The Nigerien military has announced the successful elimination of a key Boko Haram commander, Bakura, during a targeted operation in the Lake Chad basin, a volatile region where Niger shares borders with Nigeria, Chad, and Cameroon.
According to a statement released on Thursday, the operation took place last week on an island in the Diffa region of southeastern Niger. Bakura, whose real name was Ibrahim Mahamadu, was killed during a precision airstrike carried out by a fighter jet in the early hours of August 15.
The army described Bakura as a “feared leader” who commanded a splinter faction of Boko Haram loyal to the group’s former leader, Abubakar Shekau. Unlike many others, he refused to join the rival Islamic State West Africa Province (ISWAP) and instead relocated with his loyal fighters to islands on the Nigerien side of Lake Chad.
“On the morning of August 15, an air force jet conducted three successive and precise strikes on Bakura’s known positions in Shilawa,” the military stated.
Bakura, believed to be around 40 years old and originally from Nigeria, had been involved with Boko Haram for over 13 years.

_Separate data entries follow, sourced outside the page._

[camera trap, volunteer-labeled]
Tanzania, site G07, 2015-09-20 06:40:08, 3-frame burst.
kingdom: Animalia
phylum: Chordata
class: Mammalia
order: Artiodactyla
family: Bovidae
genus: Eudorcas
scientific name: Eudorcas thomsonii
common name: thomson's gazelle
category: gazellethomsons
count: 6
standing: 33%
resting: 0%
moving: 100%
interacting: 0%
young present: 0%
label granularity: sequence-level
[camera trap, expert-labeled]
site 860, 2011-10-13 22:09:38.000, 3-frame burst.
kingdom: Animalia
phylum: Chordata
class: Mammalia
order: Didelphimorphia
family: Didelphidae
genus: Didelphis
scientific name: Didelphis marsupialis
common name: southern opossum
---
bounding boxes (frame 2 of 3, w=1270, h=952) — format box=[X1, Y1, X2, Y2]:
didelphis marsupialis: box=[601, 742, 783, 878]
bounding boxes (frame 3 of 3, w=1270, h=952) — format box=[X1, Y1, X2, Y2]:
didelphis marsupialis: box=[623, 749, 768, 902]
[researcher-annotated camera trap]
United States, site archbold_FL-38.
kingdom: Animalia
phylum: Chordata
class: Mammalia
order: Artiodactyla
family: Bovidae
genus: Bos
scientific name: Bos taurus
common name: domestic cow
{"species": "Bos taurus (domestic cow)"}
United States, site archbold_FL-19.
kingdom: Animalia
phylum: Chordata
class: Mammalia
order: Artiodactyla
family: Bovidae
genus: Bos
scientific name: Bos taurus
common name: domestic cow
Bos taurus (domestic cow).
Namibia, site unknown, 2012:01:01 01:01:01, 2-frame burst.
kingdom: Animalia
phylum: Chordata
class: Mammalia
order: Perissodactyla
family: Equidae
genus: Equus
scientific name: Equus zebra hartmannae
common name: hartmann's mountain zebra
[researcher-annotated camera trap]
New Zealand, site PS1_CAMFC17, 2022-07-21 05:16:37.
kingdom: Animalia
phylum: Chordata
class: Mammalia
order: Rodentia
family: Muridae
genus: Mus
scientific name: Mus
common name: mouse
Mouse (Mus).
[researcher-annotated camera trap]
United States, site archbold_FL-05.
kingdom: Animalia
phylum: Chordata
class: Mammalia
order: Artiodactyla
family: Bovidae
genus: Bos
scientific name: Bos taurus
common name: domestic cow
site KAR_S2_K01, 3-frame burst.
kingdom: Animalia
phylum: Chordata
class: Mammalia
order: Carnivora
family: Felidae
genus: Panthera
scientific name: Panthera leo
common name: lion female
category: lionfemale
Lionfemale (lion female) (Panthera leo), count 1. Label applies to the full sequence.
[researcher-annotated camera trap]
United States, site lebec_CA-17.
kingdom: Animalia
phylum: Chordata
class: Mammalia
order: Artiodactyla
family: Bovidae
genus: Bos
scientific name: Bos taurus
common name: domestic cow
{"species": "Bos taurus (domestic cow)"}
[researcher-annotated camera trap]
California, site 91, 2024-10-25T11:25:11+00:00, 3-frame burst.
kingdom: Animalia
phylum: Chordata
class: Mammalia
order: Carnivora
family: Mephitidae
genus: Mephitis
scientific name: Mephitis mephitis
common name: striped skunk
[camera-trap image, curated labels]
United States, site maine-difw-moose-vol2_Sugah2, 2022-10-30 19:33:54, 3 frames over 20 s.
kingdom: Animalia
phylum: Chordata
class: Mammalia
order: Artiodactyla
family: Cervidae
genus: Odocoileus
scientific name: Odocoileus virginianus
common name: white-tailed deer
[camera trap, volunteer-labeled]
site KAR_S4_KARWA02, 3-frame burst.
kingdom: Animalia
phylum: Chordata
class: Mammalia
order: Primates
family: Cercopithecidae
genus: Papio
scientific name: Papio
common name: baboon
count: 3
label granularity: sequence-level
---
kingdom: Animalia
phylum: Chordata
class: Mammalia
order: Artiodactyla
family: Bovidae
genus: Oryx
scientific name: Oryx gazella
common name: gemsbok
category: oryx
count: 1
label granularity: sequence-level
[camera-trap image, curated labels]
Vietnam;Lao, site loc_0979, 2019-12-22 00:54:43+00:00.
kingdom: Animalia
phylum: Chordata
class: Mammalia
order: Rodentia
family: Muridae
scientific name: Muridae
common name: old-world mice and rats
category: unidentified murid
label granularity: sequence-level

He rose to leadership after the death of Shekau during internal clashes between jihadist factions in May 2021.
Boko Haram launched its insurgency in 2009 with the aim of establishing an Islamic caliphate in northeastern Nigeria. The conflict has claimed over 40,000 lives and displaced more than two million people, with its violence spilling into neighboring countries including Niger, which first experienced an attack in the town of Bosso in 2015.